La chose que je préférais dans ce café était l'odeur! Elle était forte et imposante. Elle créait un désir plus fort que le sexe. L'odeur était omnipotente, attirant inconsciemment les passants qui n'avaient eu au départ nulle intention d'y entrer. L'odeur était comme ce feu qui attire les papillons de nuit, incapables de résister à leurs pulsions primaires.

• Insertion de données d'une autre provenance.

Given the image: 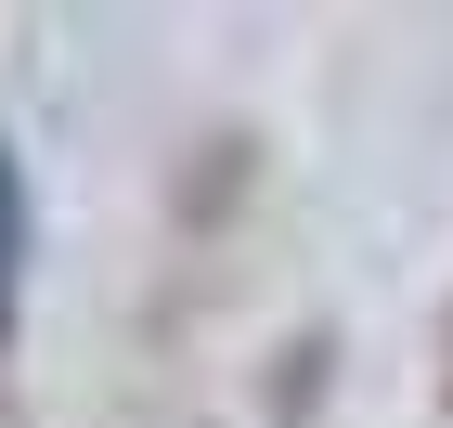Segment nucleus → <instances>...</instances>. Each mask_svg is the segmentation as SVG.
Wrapping results in <instances>:
<instances>
[{"label": "nucleus", "mask_w": 453, "mask_h": 428, "mask_svg": "<svg viewBox=\"0 0 453 428\" xmlns=\"http://www.w3.org/2000/svg\"><path fill=\"white\" fill-rule=\"evenodd\" d=\"M13 299H27V169L0 143V351H13Z\"/></svg>", "instance_id": "1"}, {"label": "nucleus", "mask_w": 453, "mask_h": 428, "mask_svg": "<svg viewBox=\"0 0 453 428\" xmlns=\"http://www.w3.org/2000/svg\"><path fill=\"white\" fill-rule=\"evenodd\" d=\"M441 402H453V338H441Z\"/></svg>", "instance_id": "2"}]
</instances>
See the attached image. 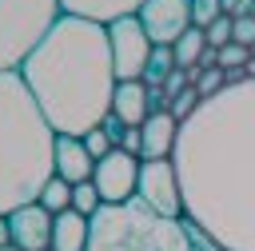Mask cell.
Here are the masks:
<instances>
[{
	"mask_svg": "<svg viewBox=\"0 0 255 251\" xmlns=\"http://www.w3.org/2000/svg\"><path fill=\"white\" fill-rule=\"evenodd\" d=\"M191 215L223 251H255V80L199 100L171 151Z\"/></svg>",
	"mask_w": 255,
	"mask_h": 251,
	"instance_id": "cell-1",
	"label": "cell"
},
{
	"mask_svg": "<svg viewBox=\"0 0 255 251\" xmlns=\"http://www.w3.org/2000/svg\"><path fill=\"white\" fill-rule=\"evenodd\" d=\"M28 92L36 96L44 120L56 135H88L112 112L116 64L108 24L84 16H60L52 32L20 64Z\"/></svg>",
	"mask_w": 255,
	"mask_h": 251,
	"instance_id": "cell-2",
	"label": "cell"
},
{
	"mask_svg": "<svg viewBox=\"0 0 255 251\" xmlns=\"http://www.w3.org/2000/svg\"><path fill=\"white\" fill-rule=\"evenodd\" d=\"M56 175V131L20 72H0V215L36 203Z\"/></svg>",
	"mask_w": 255,
	"mask_h": 251,
	"instance_id": "cell-3",
	"label": "cell"
},
{
	"mask_svg": "<svg viewBox=\"0 0 255 251\" xmlns=\"http://www.w3.org/2000/svg\"><path fill=\"white\" fill-rule=\"evenodd\" d=\"M88 251H223L191 215L163 219L143 199L104 203L92 215Z\"/></svg>",
	"mask_w": 255,
	"mask_h": 251,
	"instance_id": "cell-4",
	"label": "cell"
},
{
	"mask_svg": "<svg viewBox=\"0 0 255 251\" xmlns=\"http://www.w3.org/2000/svg\"><path fill=\"white\" fill-rule=\"evenodd\" d=\"M60 16V0H0V72H20Z\"/></svg>",
	"mask_w": 255,
	"mask_h": 251,
	"instance_id": "cell-5",
	"label": "cell"
},
{
	"mask_svg": "<svg viewBox=\"0 0 255 251\" xmlns=\"http://www.w3.org/2000/svg\"><path fill=\"white\" fill-rule=\"evenodd\" d=\"M135 199H143L155 215L163 219H183V191H179V171L171 159H143L139 163V187Z\"/></svg>",
	"mask_w": 255,
	"mask_h": 251,
	"instance_id": "cell-6",
	"label": "cell"
},
{
	"mask_svg": "<svg viewBox=\"0 0 255 251\" xmlns=\"http://www.w3.org/2000/svg\"><path fill=\"white\" fill-rule=\"evenodd\" d=\"M108 40H112V64H116V80H143L147 56H151V40L139 24V16H124L116 24H108Z\"/></svg>",
	"mask_w": 255,
	"mask_h": 251,
	"instance_id": "cell-7",
	"label": "cell"
},
{
	"mask_svg": "<svg viewBox=\"0 0 255 251\" xmlns=\"http://www.w3.org/2000/svg\"><path fill=\"white\" fill-rule=\"evenodd\" d=\"M139 155L124 151V147H112L104 159H96V171H92V183L100 191L104 203H128L135 199V187H139Z\"/></svg>",
	"mask_w": 255,
	"mask_h": 251,
	"instance_id": "cell-8",
	"label": "cell"
},
{
	"mask_svg": "<svg viewBox=\"0 0 255 251\" xmlns=\"http://www.w3.org/2000/svg\"><path fill=\"white\" fill-rule=\"evenodd\" d=\"M147 40L151 44H175L187 28H191V0H143V8L135 12Z\"/></svg>",
	"mask_w": 255,
	"mask_h": 251,
	"instance_id": "cell-9",
	"label": "cell"
},
{
	"mask_svg": "<svg viewBox=\"0 0 255 251\" xmlns=\"http://www.w3.org/2000/svg\"><path fill=\"white\" fill-rule=\"evenodd\" d=\"M52 211L40 207V203H24L8 215V227H12V247L20 251H48L52 247Z\"/></svg>",
	"mask_w": 255,
	"mask_h": 251,
	"instance_id": "cell-10",
	"label": "cell"
},
{
	"mask_svg": "<svg viewBox=\"0 0 255 251\" xmlns=\"http://www.w3.org/2000/svg\"><path fill=\"white\" fill-rule=\"evenodd\" d=\"M139 135H143L139 159H171L175 139H179V120H175L171 112H151V116L139 124Z\"/></svg>",
	"mask_w": 255,
	"mask_h": 251,
	"instance_id": "cell-11",
	"label": "cell"
},
{
	"mask_svg": "<svg viewBox=\"0 0 255 251\" xmlns=\"http://www.w3.org/2000/svg\"><path fill=\"white\" fill-rule=\"evenodd\" d=\"M96 171L92 151L84 147L80 135H56V175L68 183H88Z\"/></svg>",
	"mask_w": 255,
	"mask_h": 251,
	"instance_id": "cell-12",
	"label": "cell"
},
{
	"mask_svg": "<svg viewBox=\"0 0 255 251\" xmlns=\"http://www.w3.org/2000/svg\"><path fill=\"white\" fill-rule=\"evenodd\" d=\"M64 16H84L96 24H116L124 16H135L143 8V0H60Z\"/></svg>",
	"mask_w": 255,
	"mask_h": 251,
	"instance_id": "cell-13",
	"label": "cell"
},
{
	"mask_svg": "<svg viewBox=\"0 0 255 251\" xmlns=\"http://www.w3.org/2000/svg\"><path fill=\"white\" fill-rule=\"evenodd\" d=\"M112 112H116L128 127H139V124L151 116V104H147V84H143V80H124V84H116Z\"/></svg>",
	"mask_w": 255,
	"mask_h": 251,
	"instance_id": "cell-14",
	"label": "cell"
},
{
	"mask_svg": "<svg viewBox=\"0 0 255 251\" xmlns=\"http://www.w3.org/2000/svg\"><path fill=\"white\" fill-rule=\"evenodd\" d=\"M92 239V219L80 211H60L52 219V251H88Z\"/></svg>",
	"mask_w": 255,
	"mask_h": 251,
	"instance_id": "cell-15",
	"label": "cell"
},
{
	"mask_svg": "<svg viewBox=\"0 0 255 251\" xmlns=\"http://www.w3.org/2000/svg\"><path fill=\"white\" fill-rule=\"evenodd\" d=\"M171 52H175V68H199V60H203V52H207V36H203V28H187L175 44H171Z\"/></svg>",
	"mask_w": 255,
	"mask_h": 251,
	"instance_id": "cell-16",
	"label": "cell"
},
{
	"mask_svg": "<svg viewBox=\"0 0 255 251\" xmlns=\"http://www.w3.org/2000/svg\"><path fill=\"white\" fill-rule=\"evenodd\" d=\"M175 72V52L167 44H155L151 56H147V68H143V84L147 88H163V80Z\"/></svg>",
	"mask_w": 255,
	"mask_h": 251,
	"instance_id": "cell-17",
	"label": "cell"
},
{
	"mask_svg": "<svg viewBox=\"0 0 255 251\" xmlns=\"http://www.w3.org/2000/svg\"><path fill=\"white\" fill-rule=\"evenodd\" d=\"M40 207H48L52 215H60V211H68L72 207V183L68 179H60V175H52L48 183H44V191H40V199H36Z\"/></svg>",
	"mask_w": 255,
	"mask_h": 251,
	"instance_id": "cell-18",
	"label": "cell"
},
{
	"mask_svg": "<svg viewBox=\"0 0 255 251\" xmlns=\"http://www.w3.org/2000/svg\"><path fill=\"white\" fill-rule=\"evenodd\" d=\"M104 207V199H100V191H96V183L88 179V183H72V211H80V215H96Z\"/></svg>",
	"mask_w": 255,
	"mask_h": 251,
	"instance_id": "cell-19",
	"label": "cell"
},
{
	"mask_svg": "<svg viewBox=\"0 0 255 251\" xmlns=\"http://www.w3.org/2000/svg\"><path fill=\"white\" fill-rule=\"evenodd\" d=\"M247 60H251V48H243V44H223L219 48V68L223 72H239V68H247Z\"/></svg>",
	"mask_w": 255,
	"mask_h": 251,
	"instance_id": "cell-20",
	"label": "cell"
},
{
	"mask_svg": "<svg viewBox=\"0 0 255 251\" xmlns=\"http://www.w3.org/2000/svg\"><path fill=\"white\" fill-rule=\"evenodd\" d=\"M227 88V72L223 68H199V80H195V92L207 100V96H215V92H223Z\"/></svg>",
	"mask_w": 255,
	"mask_h": 251,
	"instance_id": "cell-21",
	"label": "cell"
},
{
	"mask_svg": "<svg viewBox=\"0 0 255 251\" xmlns=\"http://www.w3.org/2000/svg\"><path fill=\"white\" fill-rule=\"evenodd\" d=\"M223 16V0H191V24L195 28H207Z\"/></svg>",
	"mask_w": 255,
	"mask_h": 251,
	"instance_id": "cell-22",
	"label": "cell"
},
{
	"mask_svg": "<svg viewBox=\"0 0 255 251\" xmlns=\"http://www.w3.org/2000/svg\"><path fill=\"white\" fill-rule=\"evenodd\" d=\"M199 100H203V96H199V92H195V84H191V88H183V92H179V96L171 100V108H167V112H171V116H175V120L183 124V120H187V116H191V112L199 108Z\"/></svg>",
	"mask_w": 255,
	"mask_h": 251,
	"instance_id": "cell-23",
	"label": "cell"
},
{
	"mask_svg": "<svg viewBox=\"0 0 255 251\" xmlns=\"http://www.w3.org/2000/svg\"><path fill=\"white\" fill-rule=\"evenodd\" d=\"M231 16H219L215 24H207L203 28V36H207V48H223V44H231Z\"/></svg>",
	"mask_w": 255,
	"mask_h": 251,
	"instance_id": "cell-24",
	"label": "cell"
},
{
	"mask_svg": "<svg viewBox=\"0 0 255 251\" xmlns=\"http://www.w3.org/2000/svg\"><path fill=\"white\" fill-rule=\"evenodd\" d=\"M84 147L92 151V159H104V155H108V151H112L116 143L108 139V131H104V127H92V131L84 135Z\"/></svg>",
	"mask_w": 255,
	"mask_h": 251,
	"instance_id": "cell-25",
	"label": "cell"
},
{
	"mask_svg": "<svg viewBox=\"0 0 255 251\" xmlns=\"http://www.w3.org/2000/svg\"><path fill=\"white\" fill-rule=\"evenodd\" d=\"M231 40L243 44V48H251V44H255V16H239V20L231 24Z\"/></svg>",
	"mask_w": 255,
	"mask_h": 251,
	"instance_id": "cell-26",
	"label": "cell"
},
{
	"mask_svg": "<svg viewBox=\"0 0 255 251\" xmlns=\"http://www.w3.org/2000/svg\"><path fill=\"white\" fill-rule=\"evenodd\" d=\"M183 88H191V76H187L183 68H175V72H171V76L163 80V96H167V100H175V96H179Z\"/></svg>",
	"mask_w": 255,
	"mask_h": 251,
	"instance_id": "cell-27",
	"label": "cell"
},
{
	"mask_svg": "<svg viewBox=\"0 0 255 251\" xmlns=\"http://www.w3.org/2000/svg\"><path fill=\"white\" fill-rule=\"evenodd\" d=\"M100 127H104V131H108V139H112V143H116V147H120V143H124V131H128V124H124V120H120V116H116V112H108V120H104V124H100Z\"/></svg>",
	"mask_w": 255,
	"mask_h": 251,
	"instance_id": "cell-28",
	"label": "cell"
},
{
	"mask_svg": "<svg viewBox=\"0 0 255 251\" xmlns=\"http://www.w3.org/2000/svg\"><path fill=\"white\" fill-rule=\"evenodd\" d=\"M251 8H255V0H223V16H231V20L251 16Z\"/></svg>",
	"mask_w": 255,
	"mask_h": 251,
	"instance_id": "cell-29",
	"label": "cell"
},
{
	"mask_svg": "<svg viewBox=\"0 0 255 251\" xmlns=\"http://www.w3.org/2000/svg\"><path fill=\"white\" fill-rule=\"evenodd\" d=\"M120 147H124V151H131V155H139V151H143V135H139V127H128Z\"/></svg>",
	"mask_w": 255,
	"mask_h": 251,
	"instance_id": "cell-30",
	"label": "cell"
},
{
	"mask_svg": "<svg viewBox=\"0 0 255 251\" xmlns=\"http://www.w3.org/2000/svg\"><path fill=\"white\" fill-rule=\"evenodd\" d=\"M0 247H12V227H8V215H0Z\"/></svg>",
	"mask_w": 255,
	"mask_h": 251,
	"instance_id": "cell-31",
	"label": "cell"
},
{
	"mask_svg": "<svg viewBox=\"0 0 255 251\" xmlns=\"http://www.w3.org/2000/svg\"><path fill=\"white\" fill-rule=\"evenodd\" d=\"M243 72H247V80H255V56L247 60V68H243Z\"/></svg>",
	"mask_w": 255,
	"mask_h": 251,
	"instance_id": "cell-32",
	"label": "cell"
},
{
	"mask_svg": "<svg viewBox=\"0 0 255 251\" xmlns=\"http://www.w3.org/2000/svg\"><path fill=\"white\" fill-rule=\"evenodd\" d=\"M0 251H20V247H0Z\"/></svg>",
	"mask_w": 255,
	"mask_h": 251,
	"instance_id": "cell-33",
	"label": "cell"
},
{
	"mask_svg": "<svg viewBox=\"0 0 255 251\" xmlns=\"http://www.w3.org/2000/svg\"><path fill=\"white\" fill-rule=\"evenodd\" d=\"M251 56H255V44H251Z\"/></svg>",
	"mask_w": 255,
	"mask_h": 251,
	"instance_id": "cell-34",
	"label": "cell"
},
{
	"mask_svg": "<svg viewBox=\"0 0 255 251\" xmlns=\"http://www.w3.org/2000/svg\"><path fill=\"white\" fill-rule=\"evenodd\" d=\"M251 16H255V8H251Z\"/></svg>",
	"mask_w": 255,
	"mask_h": 251,
	"instance_id": "cell-35",
	"label": "cell"
},
{
	"mask_svg": "<svg viewBox=\"0 0 255 251\" xmlns=\"http://www.w3.org/2000/svg\"><path fill=\"white\" fill-rule=\"evenodd\" d=\"M48 251H52V247H48Z\"/></svg>",
	"mask_w": 255,
	"mask_h": 251,
	"instance_id": "cell-36",
	"label": "cell"
}]
</instances>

L'odeur était omniprésente et prolongée. Latté, noisette, ou vanille, le parfum s'imposait. Il parfumait l'haleine, les doigts, imprègnait vos vêtements. Et, naturellement, dans le café, tout s'imbibait de cette odeur: les tables, les chaises, les menus, la nourriture. Et c'est pourquoi j'aime tant cette boisson.
Une tasse de café était tout ce que j'avais toujours voulu être. Je voulais sa puissance, son attrait, sa nature exigeante et sa capacité de laisser une impression et de ne pas être oublié. Parfois, j'aurais presque pu me sentir en concurrence avec lui. Tout en respectant sa puissance, j'aurais voulu triompher de lui. J'aurais voulu que l'on me désire, m'apprécie et qu'on se rappelle de moi (et de ma musique)- plus que du café.


Et c'était ce à quoi je pensais, en écoutant le fredonnement et le sifflement des machines qui font la crème. La porte lourde grinçait quand on l'ouvrait. Les tables étaient éraillées et s'identifiaient par leurs défauts, juste comme les panneaux colorés crème au plafond.